- Task details: Will you quote only the lines starting at the one that contains "How far is [556,301]" and ending with the last line of the listing below, inclusive?

-- start of Entries shown --

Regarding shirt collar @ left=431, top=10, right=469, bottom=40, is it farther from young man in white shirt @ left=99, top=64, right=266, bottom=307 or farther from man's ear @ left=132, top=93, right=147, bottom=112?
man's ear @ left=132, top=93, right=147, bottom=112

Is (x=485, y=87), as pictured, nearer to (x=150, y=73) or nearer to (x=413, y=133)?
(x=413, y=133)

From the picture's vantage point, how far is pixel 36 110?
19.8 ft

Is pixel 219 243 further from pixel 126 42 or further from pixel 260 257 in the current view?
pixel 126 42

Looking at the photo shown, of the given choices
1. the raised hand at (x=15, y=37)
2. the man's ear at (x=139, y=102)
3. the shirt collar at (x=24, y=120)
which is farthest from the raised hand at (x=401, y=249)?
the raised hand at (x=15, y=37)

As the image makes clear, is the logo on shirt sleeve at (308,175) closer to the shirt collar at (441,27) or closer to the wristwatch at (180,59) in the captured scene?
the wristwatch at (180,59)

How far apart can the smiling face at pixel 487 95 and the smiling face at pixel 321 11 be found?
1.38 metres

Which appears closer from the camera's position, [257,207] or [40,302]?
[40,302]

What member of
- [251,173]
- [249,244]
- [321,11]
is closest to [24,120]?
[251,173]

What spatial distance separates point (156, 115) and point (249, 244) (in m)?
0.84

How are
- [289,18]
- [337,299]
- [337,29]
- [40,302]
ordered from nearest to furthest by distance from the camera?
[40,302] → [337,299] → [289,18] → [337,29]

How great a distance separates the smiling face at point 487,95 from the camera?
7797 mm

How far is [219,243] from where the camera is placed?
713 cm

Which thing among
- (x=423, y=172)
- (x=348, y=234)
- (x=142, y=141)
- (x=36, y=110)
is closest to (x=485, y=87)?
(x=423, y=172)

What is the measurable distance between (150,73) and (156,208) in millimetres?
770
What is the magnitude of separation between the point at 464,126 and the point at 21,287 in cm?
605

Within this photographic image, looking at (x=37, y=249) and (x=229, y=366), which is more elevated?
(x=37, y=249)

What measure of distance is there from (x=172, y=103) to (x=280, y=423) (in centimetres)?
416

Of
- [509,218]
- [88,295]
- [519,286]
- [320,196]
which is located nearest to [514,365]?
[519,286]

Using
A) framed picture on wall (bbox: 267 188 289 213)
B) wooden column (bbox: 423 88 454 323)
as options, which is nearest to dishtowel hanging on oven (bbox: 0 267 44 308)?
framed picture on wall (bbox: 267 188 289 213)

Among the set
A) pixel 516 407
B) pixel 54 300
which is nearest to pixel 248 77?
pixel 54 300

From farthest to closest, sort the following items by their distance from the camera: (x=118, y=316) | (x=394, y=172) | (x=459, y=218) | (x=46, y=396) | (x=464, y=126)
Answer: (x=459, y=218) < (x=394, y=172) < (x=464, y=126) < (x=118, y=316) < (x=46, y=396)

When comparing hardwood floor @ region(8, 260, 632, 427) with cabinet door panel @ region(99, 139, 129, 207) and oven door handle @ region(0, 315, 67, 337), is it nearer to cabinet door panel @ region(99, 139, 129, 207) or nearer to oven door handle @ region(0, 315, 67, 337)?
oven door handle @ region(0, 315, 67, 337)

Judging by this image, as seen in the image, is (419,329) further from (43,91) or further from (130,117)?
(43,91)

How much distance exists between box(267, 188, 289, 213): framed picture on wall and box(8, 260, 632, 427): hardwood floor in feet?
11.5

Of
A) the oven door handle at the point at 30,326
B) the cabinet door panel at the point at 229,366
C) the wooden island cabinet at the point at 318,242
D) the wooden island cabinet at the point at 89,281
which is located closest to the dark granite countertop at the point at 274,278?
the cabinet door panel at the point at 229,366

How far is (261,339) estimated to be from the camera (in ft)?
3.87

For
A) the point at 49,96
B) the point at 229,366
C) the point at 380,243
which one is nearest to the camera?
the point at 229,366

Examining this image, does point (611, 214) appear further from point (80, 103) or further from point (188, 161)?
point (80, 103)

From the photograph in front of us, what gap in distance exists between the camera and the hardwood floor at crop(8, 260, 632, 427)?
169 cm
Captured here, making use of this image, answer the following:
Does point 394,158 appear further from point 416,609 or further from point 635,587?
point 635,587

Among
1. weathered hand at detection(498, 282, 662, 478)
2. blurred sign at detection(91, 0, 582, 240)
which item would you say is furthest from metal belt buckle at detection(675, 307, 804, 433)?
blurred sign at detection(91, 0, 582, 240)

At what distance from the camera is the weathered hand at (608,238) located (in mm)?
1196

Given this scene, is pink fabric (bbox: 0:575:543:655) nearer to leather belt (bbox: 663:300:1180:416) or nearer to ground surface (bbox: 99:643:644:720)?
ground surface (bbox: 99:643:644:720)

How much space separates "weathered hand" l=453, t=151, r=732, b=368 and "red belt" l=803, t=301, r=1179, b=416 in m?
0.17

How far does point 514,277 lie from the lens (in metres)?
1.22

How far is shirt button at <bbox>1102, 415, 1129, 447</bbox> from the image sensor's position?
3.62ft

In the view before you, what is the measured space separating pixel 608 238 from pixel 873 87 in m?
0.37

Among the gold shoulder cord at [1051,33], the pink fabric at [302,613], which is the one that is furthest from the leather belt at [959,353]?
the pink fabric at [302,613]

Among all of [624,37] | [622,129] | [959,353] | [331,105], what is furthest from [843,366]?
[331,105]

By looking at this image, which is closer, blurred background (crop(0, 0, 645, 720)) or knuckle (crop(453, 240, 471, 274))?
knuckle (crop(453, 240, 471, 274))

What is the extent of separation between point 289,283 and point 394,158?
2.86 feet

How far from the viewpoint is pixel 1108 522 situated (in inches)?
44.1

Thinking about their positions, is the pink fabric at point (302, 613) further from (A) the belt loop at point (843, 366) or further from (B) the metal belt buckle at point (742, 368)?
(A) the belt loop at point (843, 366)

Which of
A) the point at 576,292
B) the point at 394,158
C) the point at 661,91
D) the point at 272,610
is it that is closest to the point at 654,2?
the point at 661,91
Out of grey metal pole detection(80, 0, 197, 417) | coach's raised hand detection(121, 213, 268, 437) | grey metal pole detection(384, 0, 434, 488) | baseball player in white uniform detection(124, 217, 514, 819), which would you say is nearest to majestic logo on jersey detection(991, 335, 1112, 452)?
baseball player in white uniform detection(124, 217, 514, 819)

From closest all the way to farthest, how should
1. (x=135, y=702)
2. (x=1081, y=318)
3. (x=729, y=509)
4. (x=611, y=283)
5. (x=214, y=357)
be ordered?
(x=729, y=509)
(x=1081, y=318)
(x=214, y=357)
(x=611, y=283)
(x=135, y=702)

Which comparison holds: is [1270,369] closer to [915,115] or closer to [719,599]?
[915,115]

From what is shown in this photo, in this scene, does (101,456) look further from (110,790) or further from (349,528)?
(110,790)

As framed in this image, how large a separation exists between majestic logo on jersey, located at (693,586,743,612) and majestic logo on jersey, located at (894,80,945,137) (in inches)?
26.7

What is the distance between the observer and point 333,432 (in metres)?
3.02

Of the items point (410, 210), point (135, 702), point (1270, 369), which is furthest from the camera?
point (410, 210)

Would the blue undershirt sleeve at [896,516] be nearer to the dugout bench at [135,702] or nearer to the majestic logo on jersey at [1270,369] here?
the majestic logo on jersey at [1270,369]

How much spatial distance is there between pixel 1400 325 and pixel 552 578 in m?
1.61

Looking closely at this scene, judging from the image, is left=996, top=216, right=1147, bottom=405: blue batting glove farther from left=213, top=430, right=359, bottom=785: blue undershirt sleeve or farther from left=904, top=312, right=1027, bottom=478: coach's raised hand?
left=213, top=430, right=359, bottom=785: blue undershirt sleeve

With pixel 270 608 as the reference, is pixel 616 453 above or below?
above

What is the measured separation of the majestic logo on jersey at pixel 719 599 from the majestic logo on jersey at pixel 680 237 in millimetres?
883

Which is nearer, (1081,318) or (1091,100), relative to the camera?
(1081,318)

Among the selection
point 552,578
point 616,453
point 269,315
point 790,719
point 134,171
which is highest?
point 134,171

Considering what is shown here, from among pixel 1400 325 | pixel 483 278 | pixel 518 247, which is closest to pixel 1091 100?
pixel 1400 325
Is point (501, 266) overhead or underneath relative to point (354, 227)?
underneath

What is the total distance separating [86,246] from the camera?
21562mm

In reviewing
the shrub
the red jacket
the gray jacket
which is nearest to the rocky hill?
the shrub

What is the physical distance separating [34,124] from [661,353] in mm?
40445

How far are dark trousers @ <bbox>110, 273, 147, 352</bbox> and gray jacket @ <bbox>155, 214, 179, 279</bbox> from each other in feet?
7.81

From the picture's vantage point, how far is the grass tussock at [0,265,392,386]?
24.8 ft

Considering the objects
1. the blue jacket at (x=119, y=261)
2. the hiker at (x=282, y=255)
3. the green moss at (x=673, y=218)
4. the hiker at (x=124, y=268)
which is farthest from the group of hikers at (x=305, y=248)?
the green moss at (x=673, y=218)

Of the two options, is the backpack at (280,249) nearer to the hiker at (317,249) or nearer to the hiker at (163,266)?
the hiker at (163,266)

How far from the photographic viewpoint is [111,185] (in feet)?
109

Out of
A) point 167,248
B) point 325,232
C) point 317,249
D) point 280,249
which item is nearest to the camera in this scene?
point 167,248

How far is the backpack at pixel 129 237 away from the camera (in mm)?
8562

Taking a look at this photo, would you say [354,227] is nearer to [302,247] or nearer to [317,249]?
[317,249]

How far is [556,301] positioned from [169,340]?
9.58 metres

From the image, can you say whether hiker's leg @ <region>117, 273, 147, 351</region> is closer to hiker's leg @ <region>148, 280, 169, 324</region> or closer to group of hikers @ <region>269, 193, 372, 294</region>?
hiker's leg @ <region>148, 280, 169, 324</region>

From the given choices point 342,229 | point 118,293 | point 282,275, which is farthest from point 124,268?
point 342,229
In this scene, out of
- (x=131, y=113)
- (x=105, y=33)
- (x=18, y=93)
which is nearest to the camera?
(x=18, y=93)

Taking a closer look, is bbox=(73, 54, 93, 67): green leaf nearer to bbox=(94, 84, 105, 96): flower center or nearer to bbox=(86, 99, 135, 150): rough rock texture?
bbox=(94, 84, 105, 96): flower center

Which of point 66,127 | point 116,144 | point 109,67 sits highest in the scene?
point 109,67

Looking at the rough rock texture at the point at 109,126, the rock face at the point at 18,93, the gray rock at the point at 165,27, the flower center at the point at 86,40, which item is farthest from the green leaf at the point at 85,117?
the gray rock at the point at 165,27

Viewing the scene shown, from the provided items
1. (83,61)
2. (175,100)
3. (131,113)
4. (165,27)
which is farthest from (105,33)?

-- end of Entries shown --

- Solved problem:
How far is [556,301] positioned from [169,340]?
9.58 metres

From the image, can you say whether hiker's leg @ <region>117, 273, 147, 351</region> is closer to hiker's leg @ <region>148, 280, 169, 324</region> or closer to group of hikers @ <region>269, 193, 372, 294</region>?
hiker's leg @ <region>148, 280, 169, 324</region>

From the given choices point 342,229 | point 118,293 | point 282,275, which is farthest from point 124,268?
point 342,229
In this scene, out of
- (x=131, y=113)
- (x=105, y=33)
- (x=18, y=93)
which is nearest to the camera?
(x=18, y=93)

Taking a closer look, is bbox=(73, 54, 93, 67): green leaf nearer to bbox=(94, 84, 105, 96): flower center or nearer to bbox=(86, 99, 135, 150): rough rock texture?
bbox=(94, 84, 105, 96): flower center

Which of point 66,127 | point 116,144 | point 109,67 sits highest in the scene?
point 109,67

Looking at the rough rock texture at the point at 109,126, the rock face at the point at 18,93, the gray rock at the point at 165,27, the flower center at the point at 86,40, which item is farthest from the green leaf at the point at 85,117?
the gray rock at the point at 165,27

Viewing the scene shown, from the provided items
1. (83,61)
2. (175,100)
3. (131,113)
4. (165,27)
which is farthest from (105,33)?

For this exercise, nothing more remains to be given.